Physical distancing is not a challenge when there are hardly any people around. Still, the reality of pursuing a PhD in a pandemic weighs on Williams. “If I hadn’t been graduating, I would shut my experiments down. Because even though there are only a few of us here, we all know it’s out there. The anxiety is real. It makes it stressful.”

For Williams, the loss of community cuts deep, too.  “In the old days, I’d pass one of my committee members or my P.I. in the hallway and just ask a question if something was on my mind. That doesn’t happen anymore.  My data has been changing in really interesting ways and I wish I could just bounce ideas off people who have expertise. Now we email, set up a Zoom, and do the best we can. It’s not bad. It’s just different.”

In the midst of all the uncertainty, there is at least one piece of the puzzle in place for Williams. After graduating, she will be joining Sana Biotechnology, where she will apply her tissue engineering expertise to a promising effort to develop a stem cell-based treatment for heart disease.
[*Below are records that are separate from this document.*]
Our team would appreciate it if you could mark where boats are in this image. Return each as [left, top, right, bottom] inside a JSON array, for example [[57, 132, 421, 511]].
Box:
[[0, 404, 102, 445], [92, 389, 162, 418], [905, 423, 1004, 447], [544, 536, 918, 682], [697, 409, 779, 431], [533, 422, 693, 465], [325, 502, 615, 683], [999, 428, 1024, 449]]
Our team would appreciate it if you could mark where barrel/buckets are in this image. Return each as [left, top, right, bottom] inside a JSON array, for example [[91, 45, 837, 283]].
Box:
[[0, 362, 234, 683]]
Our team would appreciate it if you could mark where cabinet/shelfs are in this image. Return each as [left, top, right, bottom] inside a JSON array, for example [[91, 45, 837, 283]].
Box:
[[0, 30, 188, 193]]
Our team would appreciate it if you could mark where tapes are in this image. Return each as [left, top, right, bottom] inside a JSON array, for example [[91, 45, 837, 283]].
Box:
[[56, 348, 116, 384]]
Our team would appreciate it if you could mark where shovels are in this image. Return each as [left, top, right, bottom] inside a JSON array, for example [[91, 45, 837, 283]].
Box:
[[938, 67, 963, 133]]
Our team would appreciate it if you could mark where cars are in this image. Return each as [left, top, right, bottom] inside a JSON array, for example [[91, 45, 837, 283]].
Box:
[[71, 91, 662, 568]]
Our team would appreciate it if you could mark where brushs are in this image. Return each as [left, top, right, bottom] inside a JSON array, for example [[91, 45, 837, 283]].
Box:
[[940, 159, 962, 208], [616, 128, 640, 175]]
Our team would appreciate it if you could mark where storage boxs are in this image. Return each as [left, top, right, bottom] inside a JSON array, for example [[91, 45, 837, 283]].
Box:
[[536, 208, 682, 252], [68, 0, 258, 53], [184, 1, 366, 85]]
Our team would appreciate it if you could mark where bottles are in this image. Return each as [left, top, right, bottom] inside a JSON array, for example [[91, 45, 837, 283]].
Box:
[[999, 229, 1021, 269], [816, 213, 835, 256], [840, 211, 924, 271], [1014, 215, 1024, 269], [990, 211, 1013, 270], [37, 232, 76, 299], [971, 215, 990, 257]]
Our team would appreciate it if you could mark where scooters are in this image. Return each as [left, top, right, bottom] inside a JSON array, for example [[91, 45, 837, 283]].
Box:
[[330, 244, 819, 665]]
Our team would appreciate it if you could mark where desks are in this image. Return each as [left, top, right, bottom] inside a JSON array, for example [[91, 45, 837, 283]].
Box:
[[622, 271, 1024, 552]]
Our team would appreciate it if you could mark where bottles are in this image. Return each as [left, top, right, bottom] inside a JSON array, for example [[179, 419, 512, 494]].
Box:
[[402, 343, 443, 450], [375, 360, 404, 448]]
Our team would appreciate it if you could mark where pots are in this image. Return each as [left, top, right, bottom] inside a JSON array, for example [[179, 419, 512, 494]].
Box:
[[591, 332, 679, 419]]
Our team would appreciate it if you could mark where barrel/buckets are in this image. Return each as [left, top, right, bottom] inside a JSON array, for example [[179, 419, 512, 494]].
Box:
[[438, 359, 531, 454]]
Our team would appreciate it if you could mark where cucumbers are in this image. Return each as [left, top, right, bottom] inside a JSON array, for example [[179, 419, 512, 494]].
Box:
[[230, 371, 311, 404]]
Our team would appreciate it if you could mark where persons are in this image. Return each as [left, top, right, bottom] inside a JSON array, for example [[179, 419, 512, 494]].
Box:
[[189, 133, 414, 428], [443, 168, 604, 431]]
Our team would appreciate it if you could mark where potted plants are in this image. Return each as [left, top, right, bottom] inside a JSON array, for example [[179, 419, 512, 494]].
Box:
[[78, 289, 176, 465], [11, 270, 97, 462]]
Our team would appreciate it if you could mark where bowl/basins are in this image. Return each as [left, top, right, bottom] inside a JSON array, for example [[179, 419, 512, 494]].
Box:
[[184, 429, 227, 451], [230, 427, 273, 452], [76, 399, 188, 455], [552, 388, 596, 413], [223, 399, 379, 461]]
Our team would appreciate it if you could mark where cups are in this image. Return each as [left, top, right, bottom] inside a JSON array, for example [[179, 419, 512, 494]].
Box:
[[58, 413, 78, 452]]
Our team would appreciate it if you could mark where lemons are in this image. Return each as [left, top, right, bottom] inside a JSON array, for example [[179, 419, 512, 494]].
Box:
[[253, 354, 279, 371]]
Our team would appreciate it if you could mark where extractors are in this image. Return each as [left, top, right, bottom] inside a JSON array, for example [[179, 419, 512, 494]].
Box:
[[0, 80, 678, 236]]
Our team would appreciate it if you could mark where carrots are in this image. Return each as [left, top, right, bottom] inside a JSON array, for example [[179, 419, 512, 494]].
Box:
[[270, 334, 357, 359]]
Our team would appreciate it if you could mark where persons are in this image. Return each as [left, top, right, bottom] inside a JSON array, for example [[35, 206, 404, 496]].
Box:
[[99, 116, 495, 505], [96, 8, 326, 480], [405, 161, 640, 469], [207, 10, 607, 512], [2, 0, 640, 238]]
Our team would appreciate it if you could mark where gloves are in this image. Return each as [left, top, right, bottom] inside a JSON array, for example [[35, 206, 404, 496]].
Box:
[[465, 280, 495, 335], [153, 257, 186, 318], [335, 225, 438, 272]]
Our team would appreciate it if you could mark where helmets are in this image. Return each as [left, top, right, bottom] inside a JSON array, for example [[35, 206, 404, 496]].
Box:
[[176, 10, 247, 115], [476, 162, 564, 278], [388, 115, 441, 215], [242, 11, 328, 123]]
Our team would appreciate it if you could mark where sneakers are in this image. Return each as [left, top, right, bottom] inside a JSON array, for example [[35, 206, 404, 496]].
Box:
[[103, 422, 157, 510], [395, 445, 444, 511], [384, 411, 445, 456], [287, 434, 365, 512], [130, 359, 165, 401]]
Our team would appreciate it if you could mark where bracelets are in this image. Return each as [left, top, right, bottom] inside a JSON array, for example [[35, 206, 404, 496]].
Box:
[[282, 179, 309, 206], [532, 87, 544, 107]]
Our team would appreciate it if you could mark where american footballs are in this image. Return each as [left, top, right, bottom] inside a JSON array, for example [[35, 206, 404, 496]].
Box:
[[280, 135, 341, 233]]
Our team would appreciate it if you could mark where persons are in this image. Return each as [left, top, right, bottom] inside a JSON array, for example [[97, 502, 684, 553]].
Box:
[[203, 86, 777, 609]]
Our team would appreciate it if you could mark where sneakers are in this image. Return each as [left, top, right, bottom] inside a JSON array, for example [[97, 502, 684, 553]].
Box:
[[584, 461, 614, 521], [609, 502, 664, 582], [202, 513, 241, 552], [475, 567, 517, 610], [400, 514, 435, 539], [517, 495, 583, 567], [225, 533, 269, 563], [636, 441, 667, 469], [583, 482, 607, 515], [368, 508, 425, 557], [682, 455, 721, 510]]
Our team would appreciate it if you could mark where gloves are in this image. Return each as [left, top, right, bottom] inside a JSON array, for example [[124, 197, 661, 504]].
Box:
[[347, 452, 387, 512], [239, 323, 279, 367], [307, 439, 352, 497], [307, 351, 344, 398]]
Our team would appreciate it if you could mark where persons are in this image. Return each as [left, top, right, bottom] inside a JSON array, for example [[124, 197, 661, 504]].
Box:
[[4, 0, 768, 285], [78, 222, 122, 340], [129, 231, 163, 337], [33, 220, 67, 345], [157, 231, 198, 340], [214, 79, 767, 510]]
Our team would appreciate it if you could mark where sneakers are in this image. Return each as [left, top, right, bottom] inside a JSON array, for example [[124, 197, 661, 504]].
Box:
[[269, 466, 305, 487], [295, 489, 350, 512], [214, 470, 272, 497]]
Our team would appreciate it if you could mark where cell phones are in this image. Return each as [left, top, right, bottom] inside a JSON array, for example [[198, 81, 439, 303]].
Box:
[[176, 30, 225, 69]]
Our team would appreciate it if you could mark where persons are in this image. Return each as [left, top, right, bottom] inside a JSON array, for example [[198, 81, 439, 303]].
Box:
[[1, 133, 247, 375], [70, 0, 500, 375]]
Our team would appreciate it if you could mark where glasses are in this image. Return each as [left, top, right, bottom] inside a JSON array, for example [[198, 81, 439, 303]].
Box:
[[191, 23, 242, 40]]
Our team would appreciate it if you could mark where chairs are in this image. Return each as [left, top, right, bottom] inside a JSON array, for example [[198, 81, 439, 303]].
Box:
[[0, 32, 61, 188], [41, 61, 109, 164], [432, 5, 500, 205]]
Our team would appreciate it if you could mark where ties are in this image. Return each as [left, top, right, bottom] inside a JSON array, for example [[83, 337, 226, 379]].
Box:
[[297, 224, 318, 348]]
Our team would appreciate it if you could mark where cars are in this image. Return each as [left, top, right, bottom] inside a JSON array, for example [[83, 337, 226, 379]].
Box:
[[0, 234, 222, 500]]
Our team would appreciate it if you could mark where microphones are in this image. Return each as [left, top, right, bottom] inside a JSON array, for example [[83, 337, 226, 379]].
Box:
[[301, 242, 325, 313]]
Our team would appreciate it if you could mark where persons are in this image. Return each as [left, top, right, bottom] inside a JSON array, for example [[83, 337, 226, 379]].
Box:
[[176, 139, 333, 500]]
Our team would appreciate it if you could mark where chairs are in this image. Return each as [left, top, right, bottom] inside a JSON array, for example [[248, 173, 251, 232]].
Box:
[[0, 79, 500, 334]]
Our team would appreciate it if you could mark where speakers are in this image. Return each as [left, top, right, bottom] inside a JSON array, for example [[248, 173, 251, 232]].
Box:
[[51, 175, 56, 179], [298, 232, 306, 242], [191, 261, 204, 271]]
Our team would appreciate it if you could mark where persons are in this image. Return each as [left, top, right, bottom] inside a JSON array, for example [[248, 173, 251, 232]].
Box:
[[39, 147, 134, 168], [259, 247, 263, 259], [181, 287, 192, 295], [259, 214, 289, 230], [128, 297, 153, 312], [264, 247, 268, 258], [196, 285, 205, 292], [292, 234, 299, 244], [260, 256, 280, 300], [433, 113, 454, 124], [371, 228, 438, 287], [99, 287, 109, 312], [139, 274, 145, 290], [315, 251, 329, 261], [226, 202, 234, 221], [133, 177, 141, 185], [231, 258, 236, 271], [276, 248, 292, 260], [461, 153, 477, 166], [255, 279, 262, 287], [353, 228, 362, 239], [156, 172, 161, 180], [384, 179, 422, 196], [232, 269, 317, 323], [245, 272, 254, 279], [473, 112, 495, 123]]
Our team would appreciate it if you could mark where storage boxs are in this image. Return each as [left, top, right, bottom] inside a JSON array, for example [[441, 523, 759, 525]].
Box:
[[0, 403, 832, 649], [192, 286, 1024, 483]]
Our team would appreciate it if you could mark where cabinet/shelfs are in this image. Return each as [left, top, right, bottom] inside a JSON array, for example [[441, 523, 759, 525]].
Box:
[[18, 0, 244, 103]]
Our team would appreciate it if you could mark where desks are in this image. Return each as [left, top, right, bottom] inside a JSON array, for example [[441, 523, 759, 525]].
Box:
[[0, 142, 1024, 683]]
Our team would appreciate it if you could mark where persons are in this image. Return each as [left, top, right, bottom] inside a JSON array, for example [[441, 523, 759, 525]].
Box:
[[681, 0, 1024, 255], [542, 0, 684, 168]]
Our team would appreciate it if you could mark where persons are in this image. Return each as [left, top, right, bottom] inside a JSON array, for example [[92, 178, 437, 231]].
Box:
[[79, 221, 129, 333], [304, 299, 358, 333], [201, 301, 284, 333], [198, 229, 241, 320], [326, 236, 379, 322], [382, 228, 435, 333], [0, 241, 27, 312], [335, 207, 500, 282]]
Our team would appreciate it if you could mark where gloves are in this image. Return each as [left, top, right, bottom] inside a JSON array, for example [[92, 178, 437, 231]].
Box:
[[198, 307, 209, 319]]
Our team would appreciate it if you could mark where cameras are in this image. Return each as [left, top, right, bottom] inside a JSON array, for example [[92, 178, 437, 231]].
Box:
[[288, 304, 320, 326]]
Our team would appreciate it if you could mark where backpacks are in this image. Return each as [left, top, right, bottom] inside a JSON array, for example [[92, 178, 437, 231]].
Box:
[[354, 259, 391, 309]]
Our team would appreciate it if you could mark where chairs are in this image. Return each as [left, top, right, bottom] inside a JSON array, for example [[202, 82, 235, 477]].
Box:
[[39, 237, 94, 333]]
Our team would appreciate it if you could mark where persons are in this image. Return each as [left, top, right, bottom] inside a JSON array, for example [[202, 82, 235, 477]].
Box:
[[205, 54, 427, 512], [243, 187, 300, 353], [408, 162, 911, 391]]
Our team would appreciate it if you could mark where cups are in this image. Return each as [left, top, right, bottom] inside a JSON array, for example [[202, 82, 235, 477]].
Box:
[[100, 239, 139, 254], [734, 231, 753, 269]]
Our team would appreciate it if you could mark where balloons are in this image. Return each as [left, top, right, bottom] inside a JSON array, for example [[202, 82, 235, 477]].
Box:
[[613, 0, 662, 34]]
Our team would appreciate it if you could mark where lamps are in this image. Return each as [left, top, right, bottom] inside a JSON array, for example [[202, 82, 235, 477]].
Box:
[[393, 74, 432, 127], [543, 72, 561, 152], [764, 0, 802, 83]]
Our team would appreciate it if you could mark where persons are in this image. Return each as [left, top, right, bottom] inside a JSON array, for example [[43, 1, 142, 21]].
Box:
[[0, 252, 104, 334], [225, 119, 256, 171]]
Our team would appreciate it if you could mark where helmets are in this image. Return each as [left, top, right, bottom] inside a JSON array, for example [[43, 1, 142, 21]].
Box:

In the meantime, Williams remains grateful to be a part of a supportive research community. “It’s become very apparent to me through all this how much ISCRM takes care of its people. When I needed a workspace, they found one. When I need access to one of the cores, there is someone there to help. And the message from everyone is the same. ‘We’re still here. Even though we’re not physically here, you can still lean on us.’ I’m so thankful for that.”